Archive for May, 2010

h1

Goddamn, hell, it’s Hamper McBee.

May 27, 2010

photo by Blaine Dunlap

There are no words to describe my excitement about the third release on our Twos & Fews recording imprint, out June 29. Recorded by the late, peerless country music scholar Charles K. Wolfe and the filmmaker Sol Korine in late ’77 and early ’78, “The Good Old-Fashioned Way: Hamper McBee of Monteagle, Tennessee” may well be this year’s best record of unaccompanied singing and also its most inexhaustibly hilarious comedy album.

I had only heard of the moonshiner, carnival barker, singer and raconteur Hamper McBee (who was first recorded by Guy Carawan and ended up an impossibly scarce Prestige LP called “Cumberland Moonshiner” in 1965) in passing – just as a subject of one of Korine’s films I had never seen – until I met Sol himself through his filmmaking son Harmony. Knowing my interest in those folkloric films of his dad’s, made with Blaine Dunlap in the ’70s, Harmony had a screening of Sol and Blaine’s “Raw Mash” profile of Hamper in his Nashville home, and it rendered me speechless. There’s no other way to say it: Hamper was an absolute original. His clothes; his mustache and pompadour; his lusty dedication to booze, cigarettes, and light cussing (“goddamn” and “hell” being foremost in his lexicon); his keen intelligence and creative grace (sincerely) sharing space in his conversation and repertoire with hysterically bizarre, irreverent, and filthy songs and tales from a life spent on the carnival circuit, at the moonshine still, in the Wauhatchie railroad yards, in the back of Sheriff Bill Malone’s patrol car, and as Hamper McBee.

(MATERIAL)

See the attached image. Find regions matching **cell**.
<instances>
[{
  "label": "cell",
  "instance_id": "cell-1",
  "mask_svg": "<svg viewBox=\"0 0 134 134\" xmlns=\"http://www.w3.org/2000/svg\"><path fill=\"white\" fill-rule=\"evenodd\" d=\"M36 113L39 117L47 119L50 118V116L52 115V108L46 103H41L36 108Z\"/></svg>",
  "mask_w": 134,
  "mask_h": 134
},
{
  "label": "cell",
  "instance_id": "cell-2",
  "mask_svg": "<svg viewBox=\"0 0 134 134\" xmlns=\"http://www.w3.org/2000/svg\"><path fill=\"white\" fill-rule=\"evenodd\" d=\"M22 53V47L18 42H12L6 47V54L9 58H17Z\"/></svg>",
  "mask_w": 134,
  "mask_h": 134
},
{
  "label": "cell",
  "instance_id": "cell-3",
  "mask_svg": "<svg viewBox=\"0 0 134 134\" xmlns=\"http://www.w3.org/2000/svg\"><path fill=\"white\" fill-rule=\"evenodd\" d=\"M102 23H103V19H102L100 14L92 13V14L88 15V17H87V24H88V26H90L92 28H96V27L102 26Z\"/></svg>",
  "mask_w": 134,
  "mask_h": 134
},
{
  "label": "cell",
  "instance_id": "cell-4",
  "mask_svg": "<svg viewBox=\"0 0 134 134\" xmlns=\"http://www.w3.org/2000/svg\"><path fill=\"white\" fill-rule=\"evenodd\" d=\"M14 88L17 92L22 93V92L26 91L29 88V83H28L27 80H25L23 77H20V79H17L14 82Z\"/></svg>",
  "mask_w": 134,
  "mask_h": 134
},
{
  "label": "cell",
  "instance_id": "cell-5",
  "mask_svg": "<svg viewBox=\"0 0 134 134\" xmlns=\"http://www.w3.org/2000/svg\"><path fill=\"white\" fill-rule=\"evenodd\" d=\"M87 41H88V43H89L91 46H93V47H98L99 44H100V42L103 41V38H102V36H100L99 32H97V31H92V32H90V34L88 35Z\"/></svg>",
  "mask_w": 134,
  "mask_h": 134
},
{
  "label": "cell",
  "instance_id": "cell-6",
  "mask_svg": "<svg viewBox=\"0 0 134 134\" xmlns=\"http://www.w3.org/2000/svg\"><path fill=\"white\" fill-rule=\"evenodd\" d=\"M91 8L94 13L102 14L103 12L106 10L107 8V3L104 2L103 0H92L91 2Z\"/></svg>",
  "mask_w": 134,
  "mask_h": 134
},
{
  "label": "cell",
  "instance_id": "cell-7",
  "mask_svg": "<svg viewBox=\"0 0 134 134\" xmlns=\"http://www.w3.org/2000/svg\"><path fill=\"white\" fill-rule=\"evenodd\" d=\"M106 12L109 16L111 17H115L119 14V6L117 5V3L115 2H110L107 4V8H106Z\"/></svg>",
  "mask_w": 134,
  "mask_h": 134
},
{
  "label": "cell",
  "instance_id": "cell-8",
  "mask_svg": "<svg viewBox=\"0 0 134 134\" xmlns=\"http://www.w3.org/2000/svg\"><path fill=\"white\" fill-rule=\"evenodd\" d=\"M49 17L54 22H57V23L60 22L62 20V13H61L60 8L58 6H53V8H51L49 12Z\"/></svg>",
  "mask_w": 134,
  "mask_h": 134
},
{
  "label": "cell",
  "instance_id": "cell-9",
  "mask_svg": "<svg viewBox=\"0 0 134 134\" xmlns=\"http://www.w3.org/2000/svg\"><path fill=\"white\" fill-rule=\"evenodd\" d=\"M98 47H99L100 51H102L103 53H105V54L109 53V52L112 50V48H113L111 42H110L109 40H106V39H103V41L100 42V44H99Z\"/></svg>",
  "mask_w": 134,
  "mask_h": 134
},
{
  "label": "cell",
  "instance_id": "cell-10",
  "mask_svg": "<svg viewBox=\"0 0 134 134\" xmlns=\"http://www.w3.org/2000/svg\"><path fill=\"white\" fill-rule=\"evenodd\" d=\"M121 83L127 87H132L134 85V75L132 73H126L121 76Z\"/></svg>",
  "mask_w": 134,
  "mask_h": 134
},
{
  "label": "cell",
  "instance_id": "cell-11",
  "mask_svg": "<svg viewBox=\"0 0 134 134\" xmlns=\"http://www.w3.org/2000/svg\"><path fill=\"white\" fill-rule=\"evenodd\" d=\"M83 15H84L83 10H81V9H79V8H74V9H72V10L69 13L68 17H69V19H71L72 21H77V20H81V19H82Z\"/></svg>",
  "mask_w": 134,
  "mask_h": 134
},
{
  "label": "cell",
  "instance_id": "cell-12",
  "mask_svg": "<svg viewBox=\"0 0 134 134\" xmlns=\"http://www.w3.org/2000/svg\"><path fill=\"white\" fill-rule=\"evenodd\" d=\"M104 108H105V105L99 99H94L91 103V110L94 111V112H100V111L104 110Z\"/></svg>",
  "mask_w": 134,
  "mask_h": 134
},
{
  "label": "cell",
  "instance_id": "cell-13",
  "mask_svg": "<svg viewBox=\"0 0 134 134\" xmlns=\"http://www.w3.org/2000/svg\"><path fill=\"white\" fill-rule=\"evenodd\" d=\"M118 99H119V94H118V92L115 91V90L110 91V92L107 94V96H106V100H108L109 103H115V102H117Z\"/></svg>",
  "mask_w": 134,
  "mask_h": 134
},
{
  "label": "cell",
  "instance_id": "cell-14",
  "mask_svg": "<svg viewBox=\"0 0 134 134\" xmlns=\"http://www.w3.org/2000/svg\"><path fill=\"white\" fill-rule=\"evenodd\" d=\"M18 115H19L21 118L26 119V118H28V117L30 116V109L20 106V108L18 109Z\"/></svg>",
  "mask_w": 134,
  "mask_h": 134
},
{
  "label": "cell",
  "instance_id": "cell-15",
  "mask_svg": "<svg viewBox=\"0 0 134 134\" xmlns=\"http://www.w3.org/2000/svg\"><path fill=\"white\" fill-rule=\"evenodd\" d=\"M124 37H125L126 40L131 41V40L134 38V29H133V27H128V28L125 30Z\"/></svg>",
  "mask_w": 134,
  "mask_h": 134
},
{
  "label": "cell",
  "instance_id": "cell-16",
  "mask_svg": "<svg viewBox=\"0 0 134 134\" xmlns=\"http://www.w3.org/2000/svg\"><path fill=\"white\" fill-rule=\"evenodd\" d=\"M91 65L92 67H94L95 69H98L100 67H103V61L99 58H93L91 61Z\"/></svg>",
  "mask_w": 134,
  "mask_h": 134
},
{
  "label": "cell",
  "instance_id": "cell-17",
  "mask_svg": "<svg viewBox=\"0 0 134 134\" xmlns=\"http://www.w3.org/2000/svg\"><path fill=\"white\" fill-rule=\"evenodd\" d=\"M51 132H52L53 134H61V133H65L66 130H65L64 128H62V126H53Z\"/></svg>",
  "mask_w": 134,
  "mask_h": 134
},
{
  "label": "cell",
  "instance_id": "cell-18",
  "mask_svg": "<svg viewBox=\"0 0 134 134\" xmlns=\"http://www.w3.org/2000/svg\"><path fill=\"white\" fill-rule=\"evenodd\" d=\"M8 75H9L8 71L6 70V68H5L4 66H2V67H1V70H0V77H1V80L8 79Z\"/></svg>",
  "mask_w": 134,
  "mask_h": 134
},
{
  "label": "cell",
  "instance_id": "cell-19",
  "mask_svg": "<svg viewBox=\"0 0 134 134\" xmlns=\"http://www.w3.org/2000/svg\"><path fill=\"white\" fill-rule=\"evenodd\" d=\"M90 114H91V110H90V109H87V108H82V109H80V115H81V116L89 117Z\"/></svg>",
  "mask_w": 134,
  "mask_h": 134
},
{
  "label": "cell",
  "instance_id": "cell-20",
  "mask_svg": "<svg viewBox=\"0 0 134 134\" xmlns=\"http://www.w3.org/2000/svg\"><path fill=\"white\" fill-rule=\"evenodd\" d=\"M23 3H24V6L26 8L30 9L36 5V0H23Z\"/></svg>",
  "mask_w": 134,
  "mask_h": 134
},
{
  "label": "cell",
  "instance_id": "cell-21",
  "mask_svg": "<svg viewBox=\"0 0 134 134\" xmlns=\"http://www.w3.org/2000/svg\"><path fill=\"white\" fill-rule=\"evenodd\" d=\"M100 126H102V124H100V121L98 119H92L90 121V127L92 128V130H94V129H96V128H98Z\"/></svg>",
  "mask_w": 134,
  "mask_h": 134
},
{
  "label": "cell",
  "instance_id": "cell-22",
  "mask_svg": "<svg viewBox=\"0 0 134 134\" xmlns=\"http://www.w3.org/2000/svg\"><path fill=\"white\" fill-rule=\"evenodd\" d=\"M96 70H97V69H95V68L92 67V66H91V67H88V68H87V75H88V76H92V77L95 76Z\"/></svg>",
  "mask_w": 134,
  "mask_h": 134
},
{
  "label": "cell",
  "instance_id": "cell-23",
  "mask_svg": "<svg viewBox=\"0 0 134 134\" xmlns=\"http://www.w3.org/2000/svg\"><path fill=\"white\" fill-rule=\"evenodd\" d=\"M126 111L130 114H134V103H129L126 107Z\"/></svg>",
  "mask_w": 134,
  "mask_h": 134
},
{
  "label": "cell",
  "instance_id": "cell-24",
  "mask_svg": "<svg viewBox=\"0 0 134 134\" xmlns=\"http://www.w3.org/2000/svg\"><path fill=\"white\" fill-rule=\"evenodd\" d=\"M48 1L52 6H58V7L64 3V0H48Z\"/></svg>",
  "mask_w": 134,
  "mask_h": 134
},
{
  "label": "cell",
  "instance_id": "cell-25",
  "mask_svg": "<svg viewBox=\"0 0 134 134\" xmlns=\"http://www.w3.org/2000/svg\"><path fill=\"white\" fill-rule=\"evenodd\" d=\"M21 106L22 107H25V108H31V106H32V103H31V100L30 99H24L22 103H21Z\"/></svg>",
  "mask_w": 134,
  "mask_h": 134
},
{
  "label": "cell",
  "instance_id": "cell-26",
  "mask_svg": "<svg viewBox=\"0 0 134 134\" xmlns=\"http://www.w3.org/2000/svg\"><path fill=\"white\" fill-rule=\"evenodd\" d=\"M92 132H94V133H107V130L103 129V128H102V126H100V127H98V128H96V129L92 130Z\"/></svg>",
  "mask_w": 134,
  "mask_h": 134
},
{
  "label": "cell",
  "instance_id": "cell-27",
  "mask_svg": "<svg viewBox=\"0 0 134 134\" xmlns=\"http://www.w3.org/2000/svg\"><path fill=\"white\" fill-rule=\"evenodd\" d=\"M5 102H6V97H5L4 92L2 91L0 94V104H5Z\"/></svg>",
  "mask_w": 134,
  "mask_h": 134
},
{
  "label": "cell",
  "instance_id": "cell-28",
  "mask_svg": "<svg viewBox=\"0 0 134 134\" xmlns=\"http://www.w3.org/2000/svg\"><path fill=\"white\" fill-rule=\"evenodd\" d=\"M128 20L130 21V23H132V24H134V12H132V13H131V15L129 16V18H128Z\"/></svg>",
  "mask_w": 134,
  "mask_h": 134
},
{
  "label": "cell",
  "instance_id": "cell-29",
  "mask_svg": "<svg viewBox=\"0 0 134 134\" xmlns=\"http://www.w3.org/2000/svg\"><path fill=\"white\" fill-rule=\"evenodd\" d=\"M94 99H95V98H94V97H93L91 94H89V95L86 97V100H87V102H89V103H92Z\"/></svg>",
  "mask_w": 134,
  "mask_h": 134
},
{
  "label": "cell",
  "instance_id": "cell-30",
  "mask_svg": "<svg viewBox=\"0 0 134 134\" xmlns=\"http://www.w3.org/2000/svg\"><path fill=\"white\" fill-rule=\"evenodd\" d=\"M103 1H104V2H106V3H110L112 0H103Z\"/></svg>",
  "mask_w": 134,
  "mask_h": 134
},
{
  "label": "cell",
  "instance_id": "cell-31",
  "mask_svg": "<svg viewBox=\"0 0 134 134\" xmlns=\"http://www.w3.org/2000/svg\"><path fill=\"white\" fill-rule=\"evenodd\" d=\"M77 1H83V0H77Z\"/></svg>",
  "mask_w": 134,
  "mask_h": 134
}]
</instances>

(GIVEN INSTRUCTION 1)
From the post about Hamper McBee, translate this sentence into Spanish: "There’s no other way to say it: Hamper was an absolute original."
(GIVEN INSTRUCTION 2)
Write the next part of the post about Hamper McBee, picking up after its final sentence.

(EXERCISE RESPONSE 1)
No hay otra manera de decirlo: Hamper era un original absoluto.

(EXERCISE RESPONSE 2)
photo by Blaine Dunlap

Wolfe and Korine père‘s recordings were originally momentarily issued on a Rounder LP, also entitled “Raw Mash,” to accompany the release of the film, but have been out of print for over 30 years. With Sol’s blessing and the permission of Wolfe’s widow, Mary Dean Wolfe, and Hamper’s son Troy McBee and his family, I was honored by the chance to do a record and thrilled to introduce Harmony’s and my generation to Hamper. Judging by the speed with which his aphorisms, witticisms, and vulgarities have been adopted by my gang of friends, I think he’ll be well received.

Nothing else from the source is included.